The three parts of a huge book, divided into eighteen episodes, should, according to the author, be correlated with the Homeric Odyssey (Ulysses is a Latin transcription of the name of its protagonist). But this connection with the ancient Greek epic is very relative and, rather, from the opposite: in the lengthy novel, nothing important, in fact, happens.

The scene - the capital of Ireland, the city of Dublin - was verified by the author literally on a map and a directory. Time - according to the chronometer, sometimes, however, stopping.

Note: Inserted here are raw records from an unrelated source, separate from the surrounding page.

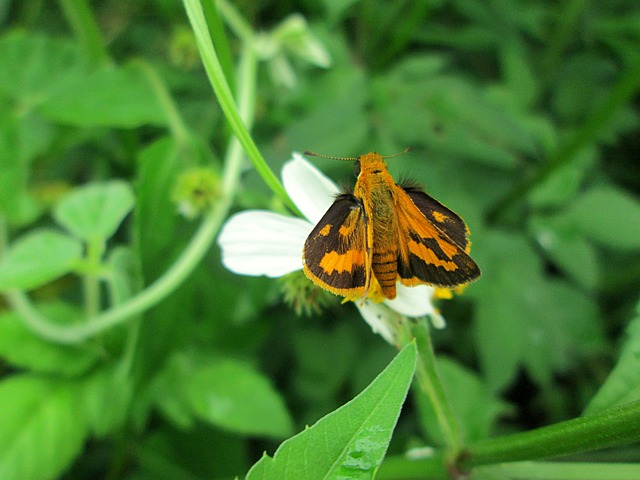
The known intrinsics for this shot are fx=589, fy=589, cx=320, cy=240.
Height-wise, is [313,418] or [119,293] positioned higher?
[119,293]

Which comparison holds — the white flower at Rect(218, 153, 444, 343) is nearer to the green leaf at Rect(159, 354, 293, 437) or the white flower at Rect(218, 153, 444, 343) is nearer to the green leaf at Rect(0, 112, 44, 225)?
the green leaf at Rect(159, 354, 293, 437)

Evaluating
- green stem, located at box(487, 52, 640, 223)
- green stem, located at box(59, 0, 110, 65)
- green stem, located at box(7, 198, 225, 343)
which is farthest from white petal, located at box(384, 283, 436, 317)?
green stem, located at box(59, 0, 110, 65)

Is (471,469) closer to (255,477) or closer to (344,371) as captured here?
(255,477)

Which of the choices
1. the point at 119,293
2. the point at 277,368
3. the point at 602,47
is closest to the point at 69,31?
the point at 119,293

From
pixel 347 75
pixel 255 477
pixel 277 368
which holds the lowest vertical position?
pixel 255 477

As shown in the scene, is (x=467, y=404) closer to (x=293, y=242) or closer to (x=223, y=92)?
(x=293, y=242)

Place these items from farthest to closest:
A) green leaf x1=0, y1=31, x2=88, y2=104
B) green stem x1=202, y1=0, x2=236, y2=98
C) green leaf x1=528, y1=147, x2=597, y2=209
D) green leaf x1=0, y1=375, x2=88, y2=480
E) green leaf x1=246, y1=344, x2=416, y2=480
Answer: green leaf x1=528, y1=147, x2=597, y2=209 < green leaf x1=0, y1=31, x2=88, y2=104 < green leaf x1=0, y1=375, x2=88, y2=480 < green stem x1=202, y1=0, x2=236, y2=98 < green leaf x1=246, y1=344, x2=416, y2=480

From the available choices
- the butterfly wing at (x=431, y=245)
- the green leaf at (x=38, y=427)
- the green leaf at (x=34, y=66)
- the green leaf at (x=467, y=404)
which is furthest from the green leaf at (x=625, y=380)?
the green leaf at (x=34, y=66)
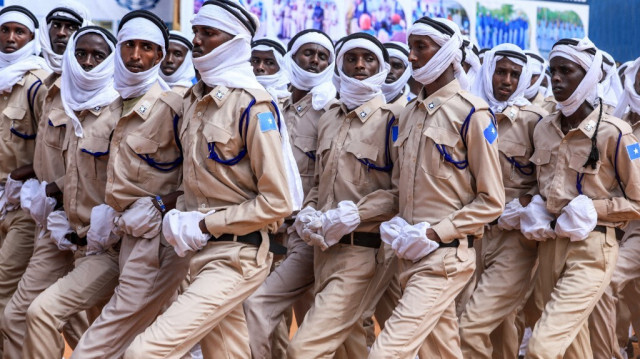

The first part includes three episodes. At eight in the morning, Bull Mulligan, who rents a house with Martell in the tower with Daedalus, wakes up his friend, who is extremely unhappy that their third neighbor, Haines, raving at night, shot from a dream with a gun. The cowardly and touchy Daedalus doesn't really like it. His mother recently died from liver cancer, with whom he was in a difficult relationship with her during her lifetime, and he is offended by the wit Mulligan for disrespectful expressions towards her. Their conversation revolves around the topic of searches by the son of his father, constantly touching on examples of Hamlet, Jesus Christ and Telemachus, son of Ulysses. The same topic arises in the history lesson, which Stephen gives two hours later at the school where he works part-time, and in his conversation with the school principal asking the young man to give his acquaintances in the newspaper’s editorial office his long-running note on the epidemic of foot and mouth disease.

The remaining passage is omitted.